* **Task to complete**: All of the entries below, duplicated exactly, make up the answer.

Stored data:

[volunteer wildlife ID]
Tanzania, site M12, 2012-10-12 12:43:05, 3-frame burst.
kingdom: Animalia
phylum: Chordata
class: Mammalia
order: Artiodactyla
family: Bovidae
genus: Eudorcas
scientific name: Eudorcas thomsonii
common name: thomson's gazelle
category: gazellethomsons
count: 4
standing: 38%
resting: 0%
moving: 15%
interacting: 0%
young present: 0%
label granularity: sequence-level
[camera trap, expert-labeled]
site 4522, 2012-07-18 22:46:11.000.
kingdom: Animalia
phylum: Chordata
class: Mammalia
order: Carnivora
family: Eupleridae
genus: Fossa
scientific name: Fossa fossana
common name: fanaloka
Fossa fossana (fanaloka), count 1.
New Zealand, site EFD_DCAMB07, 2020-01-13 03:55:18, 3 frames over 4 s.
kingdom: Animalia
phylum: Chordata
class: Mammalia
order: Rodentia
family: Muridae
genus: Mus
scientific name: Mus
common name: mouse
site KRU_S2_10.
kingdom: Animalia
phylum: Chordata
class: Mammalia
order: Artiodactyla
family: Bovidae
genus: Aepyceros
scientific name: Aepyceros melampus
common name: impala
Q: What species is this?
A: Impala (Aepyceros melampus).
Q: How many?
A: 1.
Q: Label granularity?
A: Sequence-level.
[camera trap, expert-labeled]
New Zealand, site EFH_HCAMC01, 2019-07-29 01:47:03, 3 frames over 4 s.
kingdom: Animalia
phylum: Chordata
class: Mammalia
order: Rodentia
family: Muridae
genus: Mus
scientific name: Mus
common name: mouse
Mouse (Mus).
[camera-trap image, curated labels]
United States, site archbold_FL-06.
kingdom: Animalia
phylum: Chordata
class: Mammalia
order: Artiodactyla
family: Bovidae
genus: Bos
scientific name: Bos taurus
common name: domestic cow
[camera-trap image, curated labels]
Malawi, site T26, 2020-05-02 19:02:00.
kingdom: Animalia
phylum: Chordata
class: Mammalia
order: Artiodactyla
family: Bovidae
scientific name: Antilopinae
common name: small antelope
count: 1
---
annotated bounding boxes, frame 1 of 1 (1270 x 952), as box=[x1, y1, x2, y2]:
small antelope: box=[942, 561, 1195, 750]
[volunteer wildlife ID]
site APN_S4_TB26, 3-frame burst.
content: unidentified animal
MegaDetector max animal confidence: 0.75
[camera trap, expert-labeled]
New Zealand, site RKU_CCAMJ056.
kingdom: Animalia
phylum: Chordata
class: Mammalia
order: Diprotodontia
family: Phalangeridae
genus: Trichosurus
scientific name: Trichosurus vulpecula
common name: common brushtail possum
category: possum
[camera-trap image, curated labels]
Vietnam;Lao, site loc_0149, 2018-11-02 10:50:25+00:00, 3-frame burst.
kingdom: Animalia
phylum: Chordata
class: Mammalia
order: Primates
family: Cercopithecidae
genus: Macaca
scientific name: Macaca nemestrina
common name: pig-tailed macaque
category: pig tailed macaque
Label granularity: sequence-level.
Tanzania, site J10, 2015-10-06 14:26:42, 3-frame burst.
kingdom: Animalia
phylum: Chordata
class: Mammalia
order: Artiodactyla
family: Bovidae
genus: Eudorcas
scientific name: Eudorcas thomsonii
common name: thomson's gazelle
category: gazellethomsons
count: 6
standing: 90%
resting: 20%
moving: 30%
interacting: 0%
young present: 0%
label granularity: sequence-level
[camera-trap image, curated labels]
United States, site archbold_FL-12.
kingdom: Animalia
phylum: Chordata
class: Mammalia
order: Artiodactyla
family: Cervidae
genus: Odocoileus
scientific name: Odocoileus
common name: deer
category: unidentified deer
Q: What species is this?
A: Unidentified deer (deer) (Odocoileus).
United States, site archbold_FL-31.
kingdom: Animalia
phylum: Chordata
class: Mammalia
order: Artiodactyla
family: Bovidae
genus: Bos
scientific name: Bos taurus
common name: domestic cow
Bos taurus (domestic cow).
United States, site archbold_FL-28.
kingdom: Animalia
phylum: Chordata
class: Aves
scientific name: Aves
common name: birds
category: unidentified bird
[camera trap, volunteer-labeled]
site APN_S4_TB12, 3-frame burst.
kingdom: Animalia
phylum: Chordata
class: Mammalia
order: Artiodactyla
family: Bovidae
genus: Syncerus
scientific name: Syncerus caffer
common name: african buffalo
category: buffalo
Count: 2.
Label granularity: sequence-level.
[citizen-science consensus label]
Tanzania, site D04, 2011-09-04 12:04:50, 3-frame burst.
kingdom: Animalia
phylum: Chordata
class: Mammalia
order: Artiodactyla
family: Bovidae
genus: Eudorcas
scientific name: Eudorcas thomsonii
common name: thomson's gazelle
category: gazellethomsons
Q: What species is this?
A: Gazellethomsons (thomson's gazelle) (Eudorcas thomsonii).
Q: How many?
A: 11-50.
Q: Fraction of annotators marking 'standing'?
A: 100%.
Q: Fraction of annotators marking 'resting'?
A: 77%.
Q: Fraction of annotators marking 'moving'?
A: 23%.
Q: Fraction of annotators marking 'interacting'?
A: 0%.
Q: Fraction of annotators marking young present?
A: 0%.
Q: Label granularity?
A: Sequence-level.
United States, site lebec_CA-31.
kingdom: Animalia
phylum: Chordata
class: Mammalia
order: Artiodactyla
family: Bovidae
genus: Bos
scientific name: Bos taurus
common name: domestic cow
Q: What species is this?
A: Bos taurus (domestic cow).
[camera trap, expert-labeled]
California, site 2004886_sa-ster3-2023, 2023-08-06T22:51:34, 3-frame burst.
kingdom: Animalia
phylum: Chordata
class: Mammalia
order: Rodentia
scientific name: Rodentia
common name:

* **Solution to this problem**:
[volunteer wildlife ID]
Tanzania, site M12, 2012-10-12 12:43:05, 3-frame burst.
kingdom: Animalia
phylum: Chordata
class: Mammalia
order: Artiodactyla
family: Bovidae
genus: Eudorcas
scientific name: Eudorcas thomsonii
common name: thomson's gazelle
category: gazellethomsons
count: 4
standing: 38%
resting: 0%
moving: 15%
interacting: 0%
young present: 0%
label granularity: sequence-level
[camera trap, expert-labeled]
site 4522, 2012-07-18 22:46:11.000.
kingdom: Animalia
phylum: Chordata
class: Mammalia
order: Carnivora
family: Eupleridae
genus: Fossa
scientific name: Fossa fossana
common name: fanaloka
Fossa fossana (fanaloka), count 1.
New Zealand, site EFD_DCAMB07, 2020-01-13 03:55:18, 3 frames over 4 s.
kingdom: Animalia
phylum: Chordata
class: Mammalia
order: Rodentia
family: Muridae
genus: Mus
scientific name: Mus
common name: mouse
site KRU_S2_10.
kingdom: Animalia
phylum: Chordata
class: Mammalia
order: Artiodactyla
family: Bovidae
genus: Aepyceros
scientific name: Aepyceros melampus
common name: impala
Q: What species is this?
A: Impala (Aepyceros melampus).
Q: How many?
A: 1.
Q: Label granularity?
A: Sequence-level.
[camera trap, expert-labeled]
New Zealand, site EFH_HCAMC01, 2019-07-29 01:47:03, 3 frames over 4 s.
kingdom: Animalia
phylum: Chordata
class: Mammalia
order: Rodentia
family: Muridae
genus: Mus
scientific name: Mus
common name: mouse
Mouse (Mus).
[camera-trap image, curated labels]
United States, site archbold_FL-06.
kingdom: Animalia
phylum: Chordata
class: Mammalia
order: Artiodactyla
family: Bovidae
genus: Bos
scientific name: Bos taurus
common name: domestic cow
[camera-trap image, curated labels]
Malawi, site T26, 2020-05-02 19:02:00.
kingdom: Animalia
phylum: Chordata
class: Mammalia
order: Artiodactyla
family: Bovidae
scientific name: Antilopinae
common name: small antelope
count: 1
---
annotated bounding boxes, frame 1 of 1 (1270 x 952), as box=[x1, y1, x2, y2]:
small antelope: box=[942, 561, 1195, 750]
[volunteer wildlife ID]
site APN_S4_TB26, 3-frame burst.
content: unidentified animal
MegaDetector max animal confidence: 0.75
[camera trap, expert-labeled]
New Zealand, site RKU_CCAMJ056.
kingdom: Animalia
phylum: Chordata
class: Mammalia
order: Diprotodontia
family: Phalangeridae
genus: Trichosurus
scientific name: Trichosurus vulpecula
common name: common brushtail possum
category: possum
[camera-trap image, curated labels]
Vietnam;Lao, site loc_0149, 2018-11-02 10:50:25+00:00, 3-frame burst.
kingdom: Animalia
phylum: Chordata
class: Mammalia
order: Primates
family: Cercopithecidae
genus: Macaca
scientific name: Macaca nemestrina
common name: pig-tailed macaque
category: pig tailed macaque
Label granularity: sequence-level.
Tanzania, site J10, 2015-10-06 14:26:42, 3-frame burst.
kingdom: Animalia
phylum: Chordata
class: Mammalia
order: Artiodactyla
family: Bovidae
genus: Eudorcas
scientific name: Eudorcas thomsonii
common name: thomson's gazelle
category: gazellethomsons
count: 6
standing: 90%
resting: 20%
moving: 30%
interacting: 0%
young present: 0%
label granularity: sequence-level
[camera-trap image, curated labels]
United States, site archbold_FL-12.
kingdom: Animalia
phylum: Chordata
class: Mammalia
order: Artiodactyla
family: Cervidae
genus: Odocoileus
scientific name: Odocoileus
common name: deer
category: unidentified deer
Q: What species is this?
A: Unidentified deer (deer) (Odocoileus).
United States, site archbold_FL-31.
kingdom: Animalia
phylum: Chordata
class: Mammalia
order: Artiodactyla
family: Bovidae
genus: Bos
scientific name: Bos taurus
common name: domestic cow
Bos taurus (domestic cow).
United States, site archbold_FL-28.
kingdom: Animalia
phylum: Chordata
class: Aves
scientific name: Aves
common name: birds
category: unidentified bird
[camera trap, volunteer-labeled]
site APN_S4_TB12, 3-frame burst.
kingdom: Animalia
phylum: Chordata
class: Mammalia
order: Artiodactyla
family: Bovidae
genus: Syncerus
scientific name: Syncerus caffer
common name: african buffalo
category: buffalo
Count: 2.
Label granularity: sequence-level.
[citizen-science consensus label]
Tanzania, site D04, 2011-09-04 12:04:50, 3-frame burst.
kingdom: Animalia
phylum: Chordata
class: Mammalia
order: Artiodactyla
family: Bovidae
genus: Eudorcas
scientific name: Eudorcas thomsonii
common name: thomson's gazelle
category: gazellethomsons
Q: What species is this?
A: Gazellethomsons (thomson's gazelle) (Eudorcas thomsonii).
Q: How many?
A: 11-50.
Q: Fraction of annotators marking 'standing'?
A: 100%.
Q: Fraction of annotators marking 'resting'?
A: 77%.
Q: Fraction of annotators marking 'moving'?
A: 23%.
Q: Fraction of annotators marking 'interacting'?
A: 0%.
Q: Fraction of annotators marking young present?
A: 0%.
Q: Label granularity?
A: Sequence-level.
United States, site lebec_CA-31.
kingdom: Animalia
phylum: Chordata
class: Mammalia
order: Artiodactyla
family: Bovidae
genus: Bos
scientific name: Bos taurus
common name: domestic cow
Q: What species is this?
A: Bos taurus (domestic cow).
[camera trap, expert-labeled]
California, site 2004886_sa-ster3-2023, 2023-08-06T22:51:34, 3-frame burst.
kingdom: Animalia
phylum: Chordata
class: Mammalia
order: Rodentia
scientific name: Rodentia
common name:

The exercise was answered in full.